Tasks for this exercise
1/ Update the Japanese construction market passage between "Coincidentally, there has" and "strains on the construction industry in Japan.", inclusive, swapping "maintenance" for "repair".
2/ Please decide whether each statement below agrees with the Japanese construction market passage, answering yes or no and quoting the deciding words: (a) The airport concession agreement runs for 44 years. (b) The Japanese Government raised the procurement price of solar power. (c) Construction of the new national stadium was expected to begin in 2015.
3/ Proceed with the Japanese construction market passage from the point where it stops.

Exercise text

# # #

To compare answers across multiple jurisdictions, visit the construction and projects Country Q&A tool.

This Q&A is part of the global guide to construction and projects law. For a full list of jurisdictional Q&As visit


Overview of the construction and projects sector

1. What are the main trends in the local construction and projects market? What are the most significant deals?

Main trends

In recent years, the number and volume of construction projects in Japan have been increasing and are expected to continue to increase at least until the Tokyo Olympics, which will be held in the summer of 2020. This increased construction activity reflects the demand arising from the need to:

  • Prepare for the 2020 Summer Olympics.

  • Clean up and rebuild the Tohoku region following the Great East Japan Earthquake of 11 March 2011.

Following the series of large earthquakes that struck parts of Kyushu in mid-April of 2016, which resulted in heavy damage to infrastructure, one can anticipate even greater demands on the construction industry in Japan. As a result, manpower and construction materials have been in short supply, and construction costs have been increasing rapidly.

Coincidentally, there has been a shift from the construction of new infrastructure to the maintenance of existing infrastructure in Japan, which may be another manifestation of the strains on the construction industry in Japan.

In the energy field, the development of solar power plants is continuing, even though the Japanese Government decreased the procurement price of solar power. The development of other types of renewable energy, especially wind power and bio power, has also been increasing.

Major projects

New national stadium (Shin Kokuritsu Kyogijou). Tokyo will be the host city for the 2020 Summer Olympics. In Feburary 2012, Japan decided to build a new stadium on the site of the 1964 Tokyo Olympics stadium, in order to have an appropriate venue for the Olympics. A competitive bid for the design of the new stadium was held, and the design submitted by Zaha Hadid initially won the competition. However, as reports started to emerge that the projected construction costs of a stadium based on Ms Hadid's design would greatly exceed the budget, many people in Japan, including some of Japan's leading architects, started to criticise the design itself. Consequently, Prime Minister Abe cancelled the award of the design to Ms. Hadid. In June 2015, the Olympic stadium project was awarded to a design-build proposal made by a consortium comprised of a major Japanese construction company (Taisei Corporation) and two Japanese design firms. The construction of the stadium is expected to start sometime in 2016.

Kansai International Airport. Another major deal is the concession of Kansai International Airport and Osaka International Airport (Itami Airport). The two airports handled together over 34 million passengers in 2014 and constitute the second busiest airport group in Japan. Under Prime Minister Abe, the Japanese Government started the privatisation process of government-controlled airport operations in order to reduce public debt. This project was actively opened to foreign companies (for example, foreign airport operators and investors), which was quite unique in the Japanese construction market. More than three consortiums were originally considering joining the bid. The main reason why most consortiums did not apply for the bid was the high price of the existing airport buildings and facilities. Ultimately, an international consortium comprised of Orix Corporation, a leading financial services group in Japan, and VINCI Airports (a French airport concession holder, operator and contractor) was the only bidder and was announced in November 2015 as the winner of the concession. As of 1 April 2016, the operations of the two airports were transferred to this consortium under a 44-year concession agreement.

# # #

Material provided
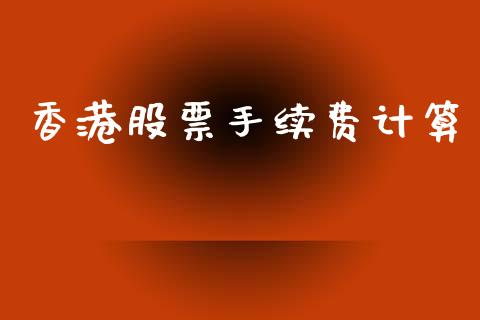 香港股票手续费计算_https://www.apanben.com_股市分析_第1张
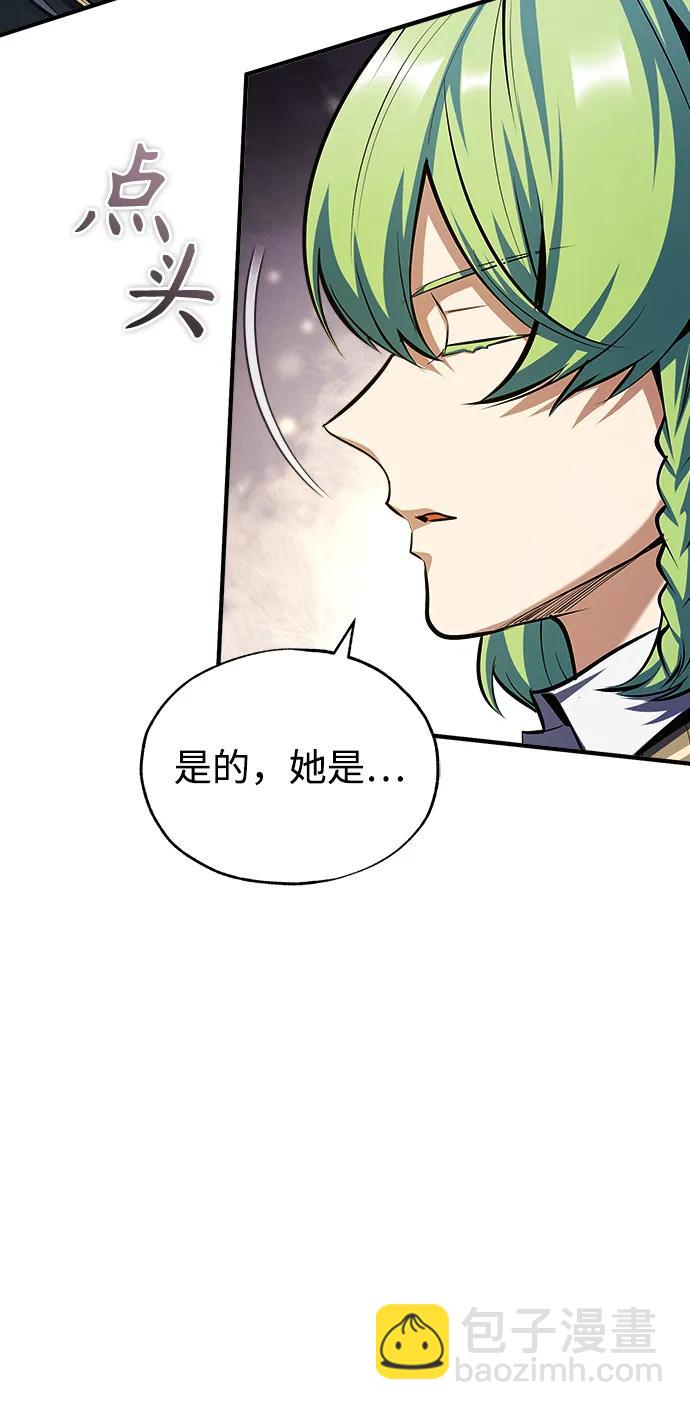 [第79话] 真相76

# # #

Answers to the exercise
1/
Coincidentally, there has been a shift from the construction of new infrastructure to the repair of existing infrastructure in Japan, which may be another manifestation of the strains on the construction industry in Japan.

2/
(a) Yes: "under a 44-year concession agreement"
(b) No: "the Japanese Government decreased the procurement price of solar power"
(c) No: "The construction of the stadium is expected to start sometime in 2016."

3/
Aichi Toll Road. The Aichi Toll Road project, which is the first toll road concession in Japan under the Private Finance Initiative (PFI) Act, was awarded to a consortium selected through a bid in June 2016. It is planned to start operation under the concession in October 2016.


Procurement arrangements

2. Which are the most common procurement arrangements if the main parties are local? Are these arrangements different if some or all of the main parties are international contractors or consultants?

The most common procurement arrangement is a competitive bid based on price only. However, recently, bids based on the price as well as other aspects of the bidders' proposals have been increasing for larger projects. A public bid is required for deals that are subject to the rules of the World Trade Organization. There is no difference between local deals and international deals.


Transaction structures

3. What transaction structures and corporate vehicles are most commonly used in both local and international projects?

Local projects

The most basic construction project will involve an owner and a construction company or consortium. The owner can be:

  • An individual (or a group of individuals).

  • A legal entity (for example, a corporation or a special purpose vehicle).

  • In the case of public works and/or infrastructure projects, a governmental or a quasi-governmental entity.

See Question 4 for further detail on the use of special purpose vehicles and other financing structures.

The most common construction structure is a single construction company or a joint venture that consists of two or more construction companies. In the case of a design-build project, there will usually be a consortium comprised of a design company and a construction company. Alternatively, a large general contractor that has its own architect office will handle the project. In the case of private finance initiative and public private partnership projects that include operation and maintenance, a consortium will be formed among a design company, a construction company, an operation and maintenance company and other types of companies.

International projects

The structures are the same for local and international projects (see above, Local projects).



4. How are projects financed? How do arrangements differ for major international projects?

Land and buildings are separate estates in Japan. For the construction of a new building, the contractor will generally be the owner of the building until the building is completed and delivered to the owner (which is usually the landowner or the lessee of the ground). On receipt of final payment from the owner, the contractor will deliver the completed building to the owner and the building will be registered for the first time in the real estate registry. In this context, owners and contractors typically use common corporate finance debt for construction projects. In practice, the owner pays the construction price to the contractor in several instalments as certain phases of the project are completed. The owner can use corporate finance debt to fund these payments. The contractor will fund the costs of construction through corporate finance debt, which can be repaid as it receives payments from the owner.

Project finance tends to be used in:

  • Private finance initiative projects.

  • Renewable energy projects.

Limited recourse finance is typically used for major real estate development projects.

The two most commonly used structures are the:

  • GK-TK structure. Under this structure, a limited liability company (godo kaisha) (GK) is established as a special purpose company that obtains equity by entering into anonymous partnership agreements (tokumei kumiai) (TK) with passive investors. The GK will also obtain limited recourse debt from banks.

  • TMK structure. Under this structure, a special purpose company (tokutei mokuteki kaisha) (TMK) is established. The TMK obtains equity primarily by issuing preferred equity to investors. The TMK will issue bonds to obtain limited recourse financing from certain qualified institutional investors. A TMK can also obtain bank loans, in addition to issuing of bonds.

The GK-TK structure is often adopted in renewable energy projects involving international investors. There is otherwise no difference between local and international projects.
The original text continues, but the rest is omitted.